──────── GIVEN PASSAGE
Kubernetes Service Meshes – Cilium

Cilium as a Kubernetes Service Mesh: how to install, and how to get some insights out of it.

, Novatec Team

This is one in a small series of blog posts about Kubernetes Service Meshes, please check there for reference. While the previous post started out by introducing the general picture and the basic concepts, here I will deal with a specific implementation and its respective details.

Much of the contents presented here will be covered in more detail as part of the Novatec training “Docker und Kubernetes in der Praxis”. And of course all shown technologies have more features than merely those presented here, where I will only provide a glimpse into them.

eBPF

I’ll first briefly talk about eBPF, a technology utilized by Cilium, as that is the differentiating factor when compared to classical Service Meshes as I will further show below.

eBPF overview
https://creativecommons.org/licenses/by/4.0/Quelle: https://ebpf.io/what-is-ebpf/

The extended Berkeley Packet Filter (eBPF) allows one to load and run custom programs sandboxed with the Linux Kernel to extend or modify the way the kernel behaves, and it is thus ideally suited to dynamically implement observability, security, and networking functionality. Which is just what a Service Mesh strives to do, incidentally.
────────────────
▸ **INSTRUCTIONS**
1) Can you reproduce the Cilium service mesh post word for word, from "This is one" up to and including "glimpse into them."?
2) How would the post on Cilium as a Kubernetes service mesh go on after its final sentence? Write that next part.
──────── PROVIDED RECORDS
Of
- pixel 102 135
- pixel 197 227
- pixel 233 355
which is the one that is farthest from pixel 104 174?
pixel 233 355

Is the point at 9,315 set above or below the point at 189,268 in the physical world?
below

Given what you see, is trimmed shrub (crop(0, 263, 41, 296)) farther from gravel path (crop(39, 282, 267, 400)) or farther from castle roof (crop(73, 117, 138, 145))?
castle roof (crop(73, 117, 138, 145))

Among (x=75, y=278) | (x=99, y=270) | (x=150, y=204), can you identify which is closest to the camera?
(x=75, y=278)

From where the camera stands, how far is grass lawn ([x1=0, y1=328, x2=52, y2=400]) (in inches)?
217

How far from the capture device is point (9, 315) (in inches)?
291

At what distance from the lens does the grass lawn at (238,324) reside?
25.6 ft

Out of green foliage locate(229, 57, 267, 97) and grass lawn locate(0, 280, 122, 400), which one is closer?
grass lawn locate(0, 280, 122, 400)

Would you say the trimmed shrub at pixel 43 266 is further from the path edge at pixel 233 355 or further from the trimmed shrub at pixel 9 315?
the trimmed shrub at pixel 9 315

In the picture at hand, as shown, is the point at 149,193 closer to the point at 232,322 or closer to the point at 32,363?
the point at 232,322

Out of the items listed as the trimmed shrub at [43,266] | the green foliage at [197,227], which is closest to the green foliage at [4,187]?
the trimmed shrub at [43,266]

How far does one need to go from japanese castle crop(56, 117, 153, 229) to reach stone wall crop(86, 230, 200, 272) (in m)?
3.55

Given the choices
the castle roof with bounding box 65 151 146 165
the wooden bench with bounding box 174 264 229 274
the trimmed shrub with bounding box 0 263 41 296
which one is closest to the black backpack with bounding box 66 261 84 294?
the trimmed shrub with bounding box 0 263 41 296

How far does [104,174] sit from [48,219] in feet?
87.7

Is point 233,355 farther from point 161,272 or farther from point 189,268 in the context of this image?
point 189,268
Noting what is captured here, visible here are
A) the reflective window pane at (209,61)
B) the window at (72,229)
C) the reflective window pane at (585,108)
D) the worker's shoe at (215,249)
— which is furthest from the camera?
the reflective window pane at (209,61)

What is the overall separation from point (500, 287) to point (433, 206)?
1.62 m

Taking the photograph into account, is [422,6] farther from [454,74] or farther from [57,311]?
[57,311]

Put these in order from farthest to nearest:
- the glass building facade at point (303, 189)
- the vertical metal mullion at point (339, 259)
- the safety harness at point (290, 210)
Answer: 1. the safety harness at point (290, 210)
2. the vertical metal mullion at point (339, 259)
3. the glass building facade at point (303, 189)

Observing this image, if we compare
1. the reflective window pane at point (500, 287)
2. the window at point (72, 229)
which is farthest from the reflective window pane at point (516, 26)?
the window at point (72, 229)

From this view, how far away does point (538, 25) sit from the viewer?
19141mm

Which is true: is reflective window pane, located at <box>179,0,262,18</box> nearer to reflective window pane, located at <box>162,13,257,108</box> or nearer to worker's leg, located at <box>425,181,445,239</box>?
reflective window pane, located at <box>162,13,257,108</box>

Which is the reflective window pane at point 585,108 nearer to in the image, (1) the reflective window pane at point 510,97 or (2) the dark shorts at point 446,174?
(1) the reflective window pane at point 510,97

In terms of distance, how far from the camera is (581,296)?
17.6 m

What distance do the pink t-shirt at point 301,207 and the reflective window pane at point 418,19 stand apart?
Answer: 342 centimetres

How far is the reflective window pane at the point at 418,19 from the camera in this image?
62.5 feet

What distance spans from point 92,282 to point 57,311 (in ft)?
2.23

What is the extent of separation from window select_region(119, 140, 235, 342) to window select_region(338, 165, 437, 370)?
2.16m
────────────────
▸ **PER-TASK OUTPUTS**
1)
This is one in a small series of blog posts about Kubernetes Service Meshes, please check there for reference. While the previous post started out by introducing the general picture and the basic concepts, here I will deal with a specific implementation and its respective details.

Much of the contents presented here will be covered in more detail as part of the Novatec training “Docker und Kubernetes in der Praxis”. And of course all shown technologies have more features than merely those presented here, where I will only provide a glimpse into them.

2)
However, implementing all these on the kernel level saves the user the overhead of plugging Service Mesh functionality individually into their workloads, allowing for a smoother and more encompassing user experience. And thanks to eBPF this implementation can be achieved on the fly, without the need to load additional kernel modules or rewrite the kernel itself, speeding up the implementation.

But of course this interface to the kernel has its limitations concerning the complexity and size of these custom programs to add to the kernel, so while eBPF provides the groundwork to affect the kernel, additional user-space components will be needed to handle further functionality.

Further information about eBPF can also be found in “What is eBPF?” by Liz Rice of Isovalent.

Cilium

Cilium is fully open source, licensed under Apache License 2.0, and is a Cloud Native Computing Foundation incubating project.

Using eBPF as a foundation, Cilium provides both a Container Network Interface (CNI) to be plugged into a Kubernetes cluster, and now also a Service Mesh implementation with user space components interacting with the kernel via eBPF programs. This allows integrating workloads into a Service Mesh without the need for adding sidecar proxies, and thus enables a sidecar-less model.

In addition there is Hubble – a fully distributed networking and security observability platform built on top of Cilium and eBPF.

Isovalent, the original creators of Cilium, offer support, training, and enterprise products around the open-source Cilium tool.

Installation

CLI

As per Cilium Quick Installation I can download the CLI directly, both for Cilium and also for Hubble. At the time of this writing this is version 1.12.13 and 0.11.2, respectively, and thus

$ curl --silent --location https://github.com/cilium/cilium-cli/releases/download/v0.12.13/cilium-linux-amd64.tar.gz | tar --directory=$HOME/bin -xzvpf -
$ curl --silent --location https://github.com/cilium/hubble/releases/download/v0.11.2/hubble-linux-amd64.tar.gz | tar --directory=$HOME/bin -xzvpf -

will serve to install the CLI tools to my local system.

Yes, Cilium v1.13 has just been released, and I’m looking forward to actually test it, but not yet.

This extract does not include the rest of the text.